The gospel is the announcement that God’s kingdom has come in the life, death, and resurrection of Jesus of Nazareth, the Lord and Messiah, in fulfillment of Israel’s Scriptures. The gospel evokes faith, repentance, and discipleship; its accompanying effects include salvation and the gift of the Holy Spirit.

To say it is “God’s kingdom” requires what he said about “kingdom” earlier, and I want to pause here. “The kingdom of God is best understood as the reign or rule of God that breaks into the world through the dramatic intervention of Israel’s God in events like the Exodus or the future ‘day of the Lord'” (47). OK, here kingdom means redemptive act. But he then flirts with kingdom entailing a constellation of hopes — return to the Land, the pilgrimage of the Gentiles, renewal of the covenant, vindication of the suffering, forgiveness, rebuilding the temple and blessings. This sounds like kingdom means people — but as I read him I think he leans toward kingdom meaning “God’s redemptive act.” I will keep my eye on kingdom theology as I read this book. If I’m right in this “God’s redemptive act,” then Bird has defined above (“God’s kingdom has come”) the gospel as “redemption.” He will say more about kingdom in another chapter so I want to see how “redemptive” his understanding of kingdom is.

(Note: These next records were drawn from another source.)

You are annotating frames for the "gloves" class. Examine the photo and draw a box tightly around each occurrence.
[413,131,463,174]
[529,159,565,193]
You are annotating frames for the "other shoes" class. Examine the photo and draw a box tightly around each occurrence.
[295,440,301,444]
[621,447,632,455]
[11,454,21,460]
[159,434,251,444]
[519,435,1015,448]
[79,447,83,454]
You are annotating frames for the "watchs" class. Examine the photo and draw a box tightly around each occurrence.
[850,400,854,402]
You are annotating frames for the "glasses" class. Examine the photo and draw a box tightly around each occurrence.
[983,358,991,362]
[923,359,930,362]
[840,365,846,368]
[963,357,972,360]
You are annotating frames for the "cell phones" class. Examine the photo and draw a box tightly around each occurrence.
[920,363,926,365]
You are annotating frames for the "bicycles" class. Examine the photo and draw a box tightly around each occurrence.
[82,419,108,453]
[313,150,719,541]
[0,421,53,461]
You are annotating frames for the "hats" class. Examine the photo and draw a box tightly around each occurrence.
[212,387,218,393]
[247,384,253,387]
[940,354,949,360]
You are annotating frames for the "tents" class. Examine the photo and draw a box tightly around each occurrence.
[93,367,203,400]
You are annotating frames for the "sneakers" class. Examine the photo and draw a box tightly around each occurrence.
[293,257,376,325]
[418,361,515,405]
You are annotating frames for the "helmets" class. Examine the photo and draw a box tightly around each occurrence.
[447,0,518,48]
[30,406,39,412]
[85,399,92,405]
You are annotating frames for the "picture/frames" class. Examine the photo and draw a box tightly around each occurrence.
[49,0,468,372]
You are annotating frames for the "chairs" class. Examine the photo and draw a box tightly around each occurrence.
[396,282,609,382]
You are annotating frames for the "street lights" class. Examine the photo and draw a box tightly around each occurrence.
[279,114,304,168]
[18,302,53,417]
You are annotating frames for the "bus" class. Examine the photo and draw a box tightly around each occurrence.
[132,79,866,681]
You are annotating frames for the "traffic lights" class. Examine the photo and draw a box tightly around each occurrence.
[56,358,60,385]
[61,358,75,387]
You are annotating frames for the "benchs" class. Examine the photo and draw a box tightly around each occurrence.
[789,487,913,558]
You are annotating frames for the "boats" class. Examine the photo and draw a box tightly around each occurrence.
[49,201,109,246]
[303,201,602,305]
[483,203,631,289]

I like very much that he makes the “effects” salvation and the Holy Spirit. That makes soteriology the benefit. The only other point I’d make is that I want to see how individualistic this gospel is for the Story of Israel coming to completion in the Story of Jesus entails the church, and I suspect he’ll work church into this gospel approach.

Big point: Bird begins his theology with the gospel and the “prolegomena” establishes that very point. This is a huge step forward ahead of theologies that do theology by the traditional loci (God, man Christ, sin, salvation, etc).

Bird covers as well the sources of theology, and here he has a solid Scripture first (prima scriptura) without it being Scripture alone; so he recognizes and values the greatness of the church tradition as well as other sources — nature, experience and culture. Here he takes a shot at naive biblicism, and he sees Grudem’s theology as a theology done by concordance.

Enough for today. Bird quotes people across the spectrum, taking what he likes from a variety of folks, folks who don’t normally get along. He may want the tension of eclectic drawing together as part of the dialogue of theology.